Author(s): Anuraj Appukuttan1, Georgeena Elsa Jose2, Arun Puthrukkara3
Wandering or ectopic spleen is a spleen, which is situated outside its normal location with fewer than 500 cases reported in the literature. The incidence of torsion in a wandering spleen is estimated to be less than 0.2%.1 Torsion of a wandering spleen is an important rare differential diagnosis, while dealing with an acute abdomen, if overlooked may result in high mortality.2 Surgical resection of the infarcted spleen produces prompt recovery, but preoperative diagnosis in emergency situations is very challenging despite of modern imaging techniques.3 Herein, we report a rare case where the diagnosis of acute torsion of a wandering spleen was clinched preoperatively, managed successfully and uneventfully.

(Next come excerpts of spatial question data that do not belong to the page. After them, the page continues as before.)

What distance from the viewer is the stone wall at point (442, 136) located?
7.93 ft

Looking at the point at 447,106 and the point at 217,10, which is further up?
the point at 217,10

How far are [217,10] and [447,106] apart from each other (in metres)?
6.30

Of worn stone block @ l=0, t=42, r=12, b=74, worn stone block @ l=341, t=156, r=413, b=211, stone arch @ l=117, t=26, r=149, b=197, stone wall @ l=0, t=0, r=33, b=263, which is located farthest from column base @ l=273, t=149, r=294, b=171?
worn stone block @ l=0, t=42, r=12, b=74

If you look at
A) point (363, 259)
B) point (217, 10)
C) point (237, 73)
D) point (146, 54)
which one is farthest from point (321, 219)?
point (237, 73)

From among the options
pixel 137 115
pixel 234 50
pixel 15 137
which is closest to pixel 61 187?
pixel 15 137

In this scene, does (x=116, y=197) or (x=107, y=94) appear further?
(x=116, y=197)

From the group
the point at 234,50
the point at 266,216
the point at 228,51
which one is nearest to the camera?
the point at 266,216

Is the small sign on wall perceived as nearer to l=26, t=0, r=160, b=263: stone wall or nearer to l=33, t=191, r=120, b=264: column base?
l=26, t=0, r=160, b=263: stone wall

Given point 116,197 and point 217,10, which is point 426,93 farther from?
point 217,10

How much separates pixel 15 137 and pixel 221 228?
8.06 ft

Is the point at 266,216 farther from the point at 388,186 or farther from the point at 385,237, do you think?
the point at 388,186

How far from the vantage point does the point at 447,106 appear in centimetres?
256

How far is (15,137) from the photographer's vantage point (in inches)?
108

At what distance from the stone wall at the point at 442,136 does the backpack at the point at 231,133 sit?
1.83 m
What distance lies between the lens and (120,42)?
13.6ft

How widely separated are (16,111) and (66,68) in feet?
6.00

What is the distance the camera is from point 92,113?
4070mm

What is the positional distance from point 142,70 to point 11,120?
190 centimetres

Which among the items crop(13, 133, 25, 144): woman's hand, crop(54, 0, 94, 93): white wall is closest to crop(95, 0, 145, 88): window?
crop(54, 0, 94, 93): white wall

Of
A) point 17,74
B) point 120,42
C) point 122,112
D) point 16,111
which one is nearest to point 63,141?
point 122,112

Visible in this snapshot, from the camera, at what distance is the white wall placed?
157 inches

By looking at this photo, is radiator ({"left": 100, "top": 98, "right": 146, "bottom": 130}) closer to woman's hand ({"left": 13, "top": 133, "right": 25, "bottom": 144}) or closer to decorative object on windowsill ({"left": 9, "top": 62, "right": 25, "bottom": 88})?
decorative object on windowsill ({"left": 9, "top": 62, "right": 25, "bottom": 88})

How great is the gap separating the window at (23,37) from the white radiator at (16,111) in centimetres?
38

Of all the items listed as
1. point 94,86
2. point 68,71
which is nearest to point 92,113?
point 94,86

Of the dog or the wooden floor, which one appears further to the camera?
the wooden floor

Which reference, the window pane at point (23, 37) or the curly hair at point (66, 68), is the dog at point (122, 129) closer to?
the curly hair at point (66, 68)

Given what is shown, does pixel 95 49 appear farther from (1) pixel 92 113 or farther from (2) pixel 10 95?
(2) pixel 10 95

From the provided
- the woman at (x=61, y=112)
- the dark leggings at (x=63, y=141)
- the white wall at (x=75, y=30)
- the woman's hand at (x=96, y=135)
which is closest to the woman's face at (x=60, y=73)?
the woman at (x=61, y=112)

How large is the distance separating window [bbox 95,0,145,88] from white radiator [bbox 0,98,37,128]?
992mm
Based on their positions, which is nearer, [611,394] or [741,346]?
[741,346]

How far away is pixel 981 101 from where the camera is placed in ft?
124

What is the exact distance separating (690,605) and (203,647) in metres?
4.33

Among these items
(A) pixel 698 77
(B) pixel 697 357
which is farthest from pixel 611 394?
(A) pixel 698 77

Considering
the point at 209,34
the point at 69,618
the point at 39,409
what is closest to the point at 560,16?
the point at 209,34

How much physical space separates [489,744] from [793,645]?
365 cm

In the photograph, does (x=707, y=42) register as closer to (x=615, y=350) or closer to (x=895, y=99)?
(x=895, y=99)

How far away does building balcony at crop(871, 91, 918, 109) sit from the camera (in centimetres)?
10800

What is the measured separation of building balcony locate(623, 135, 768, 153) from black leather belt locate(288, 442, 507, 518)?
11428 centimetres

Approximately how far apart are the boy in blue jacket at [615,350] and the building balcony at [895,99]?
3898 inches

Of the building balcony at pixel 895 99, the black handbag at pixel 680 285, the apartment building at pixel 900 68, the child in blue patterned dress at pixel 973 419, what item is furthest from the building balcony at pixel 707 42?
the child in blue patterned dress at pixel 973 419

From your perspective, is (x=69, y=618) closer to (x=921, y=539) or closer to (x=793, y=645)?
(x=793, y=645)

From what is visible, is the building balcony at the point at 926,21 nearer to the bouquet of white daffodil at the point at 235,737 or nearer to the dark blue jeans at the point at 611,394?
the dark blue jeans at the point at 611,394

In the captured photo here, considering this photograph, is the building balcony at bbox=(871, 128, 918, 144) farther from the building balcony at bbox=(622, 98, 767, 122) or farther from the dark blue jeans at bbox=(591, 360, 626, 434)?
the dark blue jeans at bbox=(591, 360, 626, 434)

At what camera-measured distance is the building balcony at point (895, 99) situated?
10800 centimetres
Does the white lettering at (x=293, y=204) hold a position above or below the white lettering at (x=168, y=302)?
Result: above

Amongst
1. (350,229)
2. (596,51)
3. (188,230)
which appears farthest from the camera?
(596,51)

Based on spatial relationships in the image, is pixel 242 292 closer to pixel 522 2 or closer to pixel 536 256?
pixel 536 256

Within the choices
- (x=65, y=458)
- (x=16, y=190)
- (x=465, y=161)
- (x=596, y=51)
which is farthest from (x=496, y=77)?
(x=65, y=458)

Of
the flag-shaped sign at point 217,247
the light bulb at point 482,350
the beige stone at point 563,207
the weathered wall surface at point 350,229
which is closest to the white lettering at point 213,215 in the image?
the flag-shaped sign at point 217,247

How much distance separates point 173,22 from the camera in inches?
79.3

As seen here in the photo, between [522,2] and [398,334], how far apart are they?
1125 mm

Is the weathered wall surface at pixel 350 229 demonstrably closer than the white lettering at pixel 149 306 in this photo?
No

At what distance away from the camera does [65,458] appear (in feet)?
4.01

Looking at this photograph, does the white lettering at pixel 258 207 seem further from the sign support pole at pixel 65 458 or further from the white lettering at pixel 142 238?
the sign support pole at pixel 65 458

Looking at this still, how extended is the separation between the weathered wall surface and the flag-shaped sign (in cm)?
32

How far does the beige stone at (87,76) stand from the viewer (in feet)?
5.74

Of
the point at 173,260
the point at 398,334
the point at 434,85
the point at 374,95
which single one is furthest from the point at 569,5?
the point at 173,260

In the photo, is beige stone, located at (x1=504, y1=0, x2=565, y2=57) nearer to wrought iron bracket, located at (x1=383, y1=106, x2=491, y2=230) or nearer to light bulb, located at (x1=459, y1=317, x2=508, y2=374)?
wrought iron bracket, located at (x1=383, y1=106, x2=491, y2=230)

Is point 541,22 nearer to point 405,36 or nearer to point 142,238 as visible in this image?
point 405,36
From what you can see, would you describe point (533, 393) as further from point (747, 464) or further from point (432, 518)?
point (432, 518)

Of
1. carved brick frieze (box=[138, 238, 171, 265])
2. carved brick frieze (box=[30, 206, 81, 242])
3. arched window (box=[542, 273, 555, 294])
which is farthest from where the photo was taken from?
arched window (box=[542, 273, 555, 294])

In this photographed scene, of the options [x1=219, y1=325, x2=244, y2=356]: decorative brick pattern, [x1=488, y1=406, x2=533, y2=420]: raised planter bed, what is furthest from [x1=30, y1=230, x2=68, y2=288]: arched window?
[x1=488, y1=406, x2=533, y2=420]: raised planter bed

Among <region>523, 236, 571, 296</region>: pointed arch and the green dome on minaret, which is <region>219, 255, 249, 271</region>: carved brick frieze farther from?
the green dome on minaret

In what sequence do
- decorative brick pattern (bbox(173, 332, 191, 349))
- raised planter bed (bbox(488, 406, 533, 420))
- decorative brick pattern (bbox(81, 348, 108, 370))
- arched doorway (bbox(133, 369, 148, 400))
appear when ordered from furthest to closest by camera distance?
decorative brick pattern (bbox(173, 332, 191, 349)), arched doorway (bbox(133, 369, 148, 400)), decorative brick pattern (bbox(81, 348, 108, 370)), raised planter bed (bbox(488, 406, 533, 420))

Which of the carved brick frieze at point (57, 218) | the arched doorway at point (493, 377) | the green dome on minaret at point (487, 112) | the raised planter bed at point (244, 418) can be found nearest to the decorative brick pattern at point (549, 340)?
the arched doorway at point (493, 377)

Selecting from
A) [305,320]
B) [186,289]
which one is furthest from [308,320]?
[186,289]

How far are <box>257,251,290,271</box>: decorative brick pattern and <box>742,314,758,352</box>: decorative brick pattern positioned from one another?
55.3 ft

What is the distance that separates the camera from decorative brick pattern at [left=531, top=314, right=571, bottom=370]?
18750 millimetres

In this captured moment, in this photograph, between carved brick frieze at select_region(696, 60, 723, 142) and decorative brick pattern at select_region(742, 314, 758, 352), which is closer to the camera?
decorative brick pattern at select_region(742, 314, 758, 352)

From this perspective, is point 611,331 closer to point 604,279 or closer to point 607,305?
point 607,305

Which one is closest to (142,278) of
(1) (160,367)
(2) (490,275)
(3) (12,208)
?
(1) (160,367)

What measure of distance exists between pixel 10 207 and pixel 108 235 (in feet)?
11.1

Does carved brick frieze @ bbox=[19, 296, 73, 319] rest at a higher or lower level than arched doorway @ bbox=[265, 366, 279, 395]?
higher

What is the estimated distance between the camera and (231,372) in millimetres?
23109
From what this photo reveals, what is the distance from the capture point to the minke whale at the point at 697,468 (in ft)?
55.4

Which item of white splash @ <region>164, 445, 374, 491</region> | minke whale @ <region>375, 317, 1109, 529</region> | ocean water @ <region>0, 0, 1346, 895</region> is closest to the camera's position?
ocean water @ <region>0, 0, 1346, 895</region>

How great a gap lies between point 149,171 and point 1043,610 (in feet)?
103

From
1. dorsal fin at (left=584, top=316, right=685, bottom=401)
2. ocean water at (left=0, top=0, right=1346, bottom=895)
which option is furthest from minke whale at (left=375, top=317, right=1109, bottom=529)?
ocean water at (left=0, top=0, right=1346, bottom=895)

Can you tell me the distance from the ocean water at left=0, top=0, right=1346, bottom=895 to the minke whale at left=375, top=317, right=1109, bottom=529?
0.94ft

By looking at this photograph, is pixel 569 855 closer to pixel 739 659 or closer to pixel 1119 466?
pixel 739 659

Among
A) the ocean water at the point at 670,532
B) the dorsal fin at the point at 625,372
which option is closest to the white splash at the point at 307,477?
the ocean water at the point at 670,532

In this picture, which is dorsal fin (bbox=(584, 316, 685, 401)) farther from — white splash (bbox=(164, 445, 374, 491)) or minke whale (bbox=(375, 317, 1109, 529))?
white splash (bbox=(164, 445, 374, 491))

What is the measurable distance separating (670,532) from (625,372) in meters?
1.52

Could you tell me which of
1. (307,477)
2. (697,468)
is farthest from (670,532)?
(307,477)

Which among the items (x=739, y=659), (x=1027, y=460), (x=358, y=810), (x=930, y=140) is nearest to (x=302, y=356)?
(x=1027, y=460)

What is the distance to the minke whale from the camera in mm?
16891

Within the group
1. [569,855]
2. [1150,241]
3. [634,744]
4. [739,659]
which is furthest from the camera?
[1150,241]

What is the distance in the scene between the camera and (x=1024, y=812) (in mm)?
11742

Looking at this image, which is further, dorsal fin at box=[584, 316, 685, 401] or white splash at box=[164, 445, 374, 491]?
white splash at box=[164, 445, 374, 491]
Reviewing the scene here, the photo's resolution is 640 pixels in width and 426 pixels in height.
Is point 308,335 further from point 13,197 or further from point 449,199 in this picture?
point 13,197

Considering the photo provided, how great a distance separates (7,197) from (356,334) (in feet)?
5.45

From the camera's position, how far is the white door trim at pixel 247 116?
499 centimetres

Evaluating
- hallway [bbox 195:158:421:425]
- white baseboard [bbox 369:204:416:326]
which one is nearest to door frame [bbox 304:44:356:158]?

A 29-year-old nulliparous lady presented to the emergency department with an acute onset left-sided abdominal pain and vomiting for few hours duration. Pain was severe and continuous over the left lumbar and periumbilical area. She had 4 episodes of non-bloody and non-bilious vomiting. She gave no history of any trauma or fall prior to this episode. No significant past medical or surgical history. Physical examination revealed an obese lady (body mass index - 26.1) who was febrile (99.8°F), slightly dehydrated and anaemic with a blood pressure of 110/70 mmHg and pulse rate of 96 beats per minute. Clinical examination revealed a nondistended abdomen with diffuse tenderness and guarding along with a large firm, tender, reniform mass palpable in the left lumbar region measuring around 7 x 10 cm in size, able to get above and below and with restricted mobility. The mass was dull on percussion. Review of other systems were unremarkable.